ストーリーが7日間にわたって展開していき、キリスト教が示す「7つの大罪」を模した猟奇的な殺人事件を描いていく。また、ベテラン刑事ウィリアム・サマセットはあと7日で定年退職を迎えることになっている。
さらにモーガン・フリーマンはアカデミー助演男優賞、ケヴィン・スペイシーはアカデミー主演男優賞と助演男優賞、グウィネス・パルトロウはアカデミー主演女優賞を受賞している。また、ブラッド・ピットはアカデミー助演男優賞とアカデミー作品賞を2回受賞しており、受賞回数を合計すると「7」になる。

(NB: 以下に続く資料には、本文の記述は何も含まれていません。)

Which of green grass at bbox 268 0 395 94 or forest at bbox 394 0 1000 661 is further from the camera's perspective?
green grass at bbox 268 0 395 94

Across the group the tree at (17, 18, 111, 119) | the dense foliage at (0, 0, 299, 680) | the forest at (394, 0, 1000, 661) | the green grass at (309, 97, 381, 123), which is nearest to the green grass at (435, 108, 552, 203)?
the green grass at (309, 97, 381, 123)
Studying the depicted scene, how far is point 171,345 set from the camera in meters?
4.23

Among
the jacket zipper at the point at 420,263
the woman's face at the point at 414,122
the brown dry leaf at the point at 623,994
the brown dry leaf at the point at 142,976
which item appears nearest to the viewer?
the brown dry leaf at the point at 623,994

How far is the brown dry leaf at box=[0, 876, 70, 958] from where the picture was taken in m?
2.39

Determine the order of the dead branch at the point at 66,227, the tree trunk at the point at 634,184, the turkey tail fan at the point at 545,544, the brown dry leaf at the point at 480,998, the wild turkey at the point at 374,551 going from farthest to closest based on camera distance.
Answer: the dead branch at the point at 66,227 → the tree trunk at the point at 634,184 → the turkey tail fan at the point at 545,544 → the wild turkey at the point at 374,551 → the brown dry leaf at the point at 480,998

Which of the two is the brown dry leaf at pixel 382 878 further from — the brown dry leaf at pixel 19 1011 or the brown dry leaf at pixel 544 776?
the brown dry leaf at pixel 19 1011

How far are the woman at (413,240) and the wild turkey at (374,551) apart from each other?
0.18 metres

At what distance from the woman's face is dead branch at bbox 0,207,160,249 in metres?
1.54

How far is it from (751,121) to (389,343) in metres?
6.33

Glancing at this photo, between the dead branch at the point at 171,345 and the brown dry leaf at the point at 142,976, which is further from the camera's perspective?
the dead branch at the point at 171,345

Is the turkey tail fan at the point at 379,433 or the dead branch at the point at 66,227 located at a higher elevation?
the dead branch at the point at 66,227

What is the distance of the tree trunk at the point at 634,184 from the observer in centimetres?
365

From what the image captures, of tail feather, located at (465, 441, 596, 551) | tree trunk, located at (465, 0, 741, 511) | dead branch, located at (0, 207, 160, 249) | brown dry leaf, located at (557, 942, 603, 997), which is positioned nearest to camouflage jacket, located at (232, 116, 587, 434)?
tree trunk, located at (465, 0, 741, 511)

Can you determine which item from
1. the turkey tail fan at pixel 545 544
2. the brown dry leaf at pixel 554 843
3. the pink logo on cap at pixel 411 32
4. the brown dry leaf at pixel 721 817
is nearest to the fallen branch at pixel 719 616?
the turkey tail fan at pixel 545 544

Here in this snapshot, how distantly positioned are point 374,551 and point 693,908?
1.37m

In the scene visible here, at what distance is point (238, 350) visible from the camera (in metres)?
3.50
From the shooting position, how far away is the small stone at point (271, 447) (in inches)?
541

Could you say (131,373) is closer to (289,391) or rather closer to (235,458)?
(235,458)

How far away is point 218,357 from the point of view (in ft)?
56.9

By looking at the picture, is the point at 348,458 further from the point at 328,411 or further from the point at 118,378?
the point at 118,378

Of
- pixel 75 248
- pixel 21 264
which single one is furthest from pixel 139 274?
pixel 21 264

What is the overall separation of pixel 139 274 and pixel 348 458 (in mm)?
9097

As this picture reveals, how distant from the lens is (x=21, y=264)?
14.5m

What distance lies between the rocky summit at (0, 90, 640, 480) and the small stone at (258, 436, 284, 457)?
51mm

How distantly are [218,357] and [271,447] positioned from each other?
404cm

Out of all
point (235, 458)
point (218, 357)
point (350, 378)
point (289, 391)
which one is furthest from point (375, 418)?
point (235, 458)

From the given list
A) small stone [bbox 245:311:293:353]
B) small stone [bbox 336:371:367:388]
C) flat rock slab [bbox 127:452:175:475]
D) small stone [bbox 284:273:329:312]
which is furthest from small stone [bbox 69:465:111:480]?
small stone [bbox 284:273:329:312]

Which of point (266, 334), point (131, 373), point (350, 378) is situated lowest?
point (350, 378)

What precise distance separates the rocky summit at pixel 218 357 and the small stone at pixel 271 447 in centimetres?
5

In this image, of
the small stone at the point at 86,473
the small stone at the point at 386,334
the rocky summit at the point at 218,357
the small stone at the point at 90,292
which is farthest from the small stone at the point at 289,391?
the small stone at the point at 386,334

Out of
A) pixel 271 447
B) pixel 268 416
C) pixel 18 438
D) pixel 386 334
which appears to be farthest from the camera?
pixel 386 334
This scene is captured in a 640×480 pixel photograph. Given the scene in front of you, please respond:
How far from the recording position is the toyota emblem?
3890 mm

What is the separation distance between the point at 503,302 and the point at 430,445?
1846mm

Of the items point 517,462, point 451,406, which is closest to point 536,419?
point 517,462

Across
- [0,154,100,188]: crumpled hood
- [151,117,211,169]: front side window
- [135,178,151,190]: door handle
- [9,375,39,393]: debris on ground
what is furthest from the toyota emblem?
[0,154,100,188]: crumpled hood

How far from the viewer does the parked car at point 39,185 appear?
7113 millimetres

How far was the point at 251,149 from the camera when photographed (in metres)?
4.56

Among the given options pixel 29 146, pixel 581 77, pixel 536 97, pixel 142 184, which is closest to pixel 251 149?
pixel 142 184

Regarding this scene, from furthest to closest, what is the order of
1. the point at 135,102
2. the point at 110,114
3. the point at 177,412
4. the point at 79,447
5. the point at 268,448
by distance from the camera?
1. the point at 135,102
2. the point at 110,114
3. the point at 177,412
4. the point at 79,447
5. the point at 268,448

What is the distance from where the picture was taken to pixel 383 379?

公開されたエンディングとは別に2つのエンディングが存在する。ひとつ目はモーガン・フリーマン演じる刑事ウィリアム・サマセットがケヴィン・スペイシー演じる殺人犯ジョン・ドゥを射殺するシーン。後味の悪さを避けたいと考えた映画会社側からの提案だったが、ブラッド・ピットの反対により却下された。
2つ目はブラッド・ピット演じる刑事デヴィッド・ミルズがケヴィン・スペイシー演じる殺人犯ジョン・ドゥを射殺してエンディングになるシーンだが、試写の際に唐突な状況に戸惑う観客が続出したことから却下された。
また、ケヴィン・スペイシーは自身が映画に出演していることを公開まで伏せるように希望していたが、宣伝の際に映画会社がスペイシー出演を明かしてしまい、彼の怒りを買った。